Clean Energy Future

With 90 per cent of worldwide greenhouse gas emissions now covered by net-zero pledges, hopes are high that humanity can avert a disastrous climate future.

At the heart of tackling climate change is getting the world to net-zero emissions by 2050. It’s a task that requires eliminating nearly all emissions in every sector of society — from oil and gas to transportation to manufacturing — and addressing the portion that remains through carbon capture methods and technologies.

With 90 per cent of worldwide greenhouse gas emissions now covered by net-zero pledges, hopes are high that humanity can avert a disastrous climate future. Last year, Canada adopted net-zero accountability legislation that signalled a clear commitment to transformational change. However, Canada hasn’t only failed to meet most of its climate targets; it remains one of the biggest per capita emitters in the world.

Over the next few weeks, Canada will release its first emissions reduction plan, required under the new law. It will detail how Canada plans to reduce climate-causing emissions by 40 to 45 per cent below 2005 levels by 2030. Net-zero pledges have been widely scrutinized, since most governments and organizations have failed to demonstrate a fundamental commitment to the bold climate action needed to make net-zero possible.

For Canada’s commitments to be meaningful, the plan needs to include several key elements. Failing to incorporate them will unjustly force the hardest work of climate mitigation and adaptation onto future generations.

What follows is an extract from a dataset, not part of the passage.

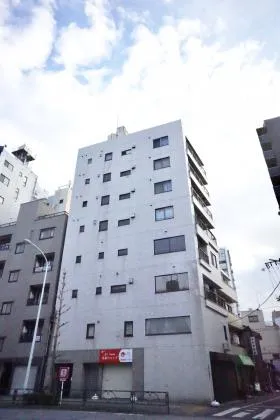 大津屋花二ビルの外観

  1. Clear, quantifiable near-term actions. Climate science and economic modelling show that human-induced climate change has already led to massive economic damage. The sooner emissions reduction strategies are put into action, the more effective they will be in mitigating massive problems in the medium and long term.
    Acting with urgency includes:

    • immediate and widespread emissions reductions
    • stringent and enforceable regulations
    • more effective carbon pricing
    • stricter methane regulations
    • a strong zero-emissions vehicle mandate
    • separate targets for emissions reductions and removals
    • clear emissions pathways for all economic sectors, including those that are difficult to decarbonize

    Federal budget 2022 should also be clear and transparent about Canada’s fossil fuel subsidies, and prioritize reforms that avoid tying the economy to fossil fuels.

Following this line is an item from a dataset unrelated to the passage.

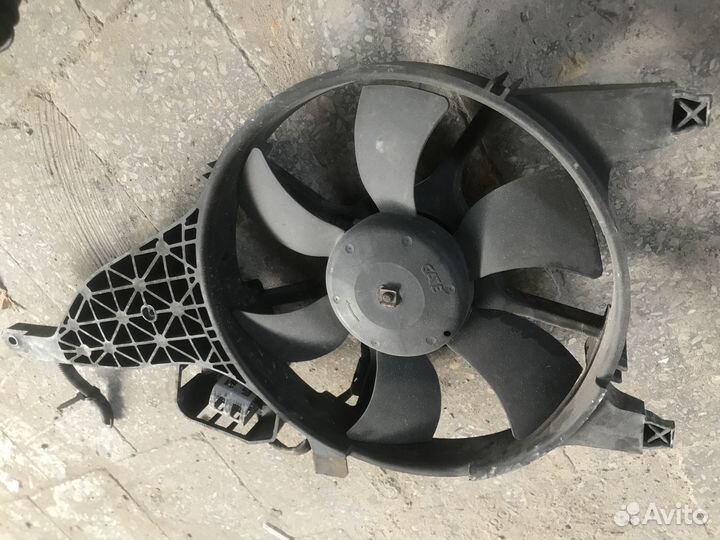 Вентилятор радиатора Nissan Navara D40 2005-2010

  2. Less reliance on carbon offsets. The role of carbon offsets needs to be clarified and limited. While 2021’s climate plan touts the possible benefits of offsets, it ignores the current lack of oversight, transparency, accountability and reporting mechanisms for carbon offset projects. It also doesn’t address concerns over the social and environmental integrity of offsets — including their impact on Indigenous rights and title.
  3. Less emphasis on carbon capture. Carbon capture, utilization and storage technologies can slow the necessary transition from fossil fuel production and use and encourage the status quo, when what’s needed is widespread, transformational change.
  4. A recognition of interdependence and intergenerational equity. Canada’s emissions reduction plan must also recognize the interdependence of the economy, environment and society, as well as the importance of intergenerational equity.  This involves reducing more emissions early in the timeline than later, so the next generations aren’t disproportionately burdened, and supporting populations that are most vulnerable to the effects of climate change.
  5. Specific timelines. Canada’s net-zero prosperity plan must include specific timelines for meeting its greenhouse gas reduction targets and for reversing public funding for the fossil fuel sector and expansion of LNG infrastructure.
  6. Better co-ordination in government. A recent report by the environment and sustainable development commissioner shows that Canada has failed for decades to meet its climate commitments, and inconsistency between federal departments is a major stumbling block. The government needs more co-ordination between departments as the country’s climate commitments become more closely aligned with its trade policies, infrastructure, resource development and other areas.

The steps that Canada takes now will set the course for our net-zero future, and the more we do in the near term the more likely we are to reach our targets. It’s critical for the emissions reduction plan to set us in the right direction and offer bold, ambitious action.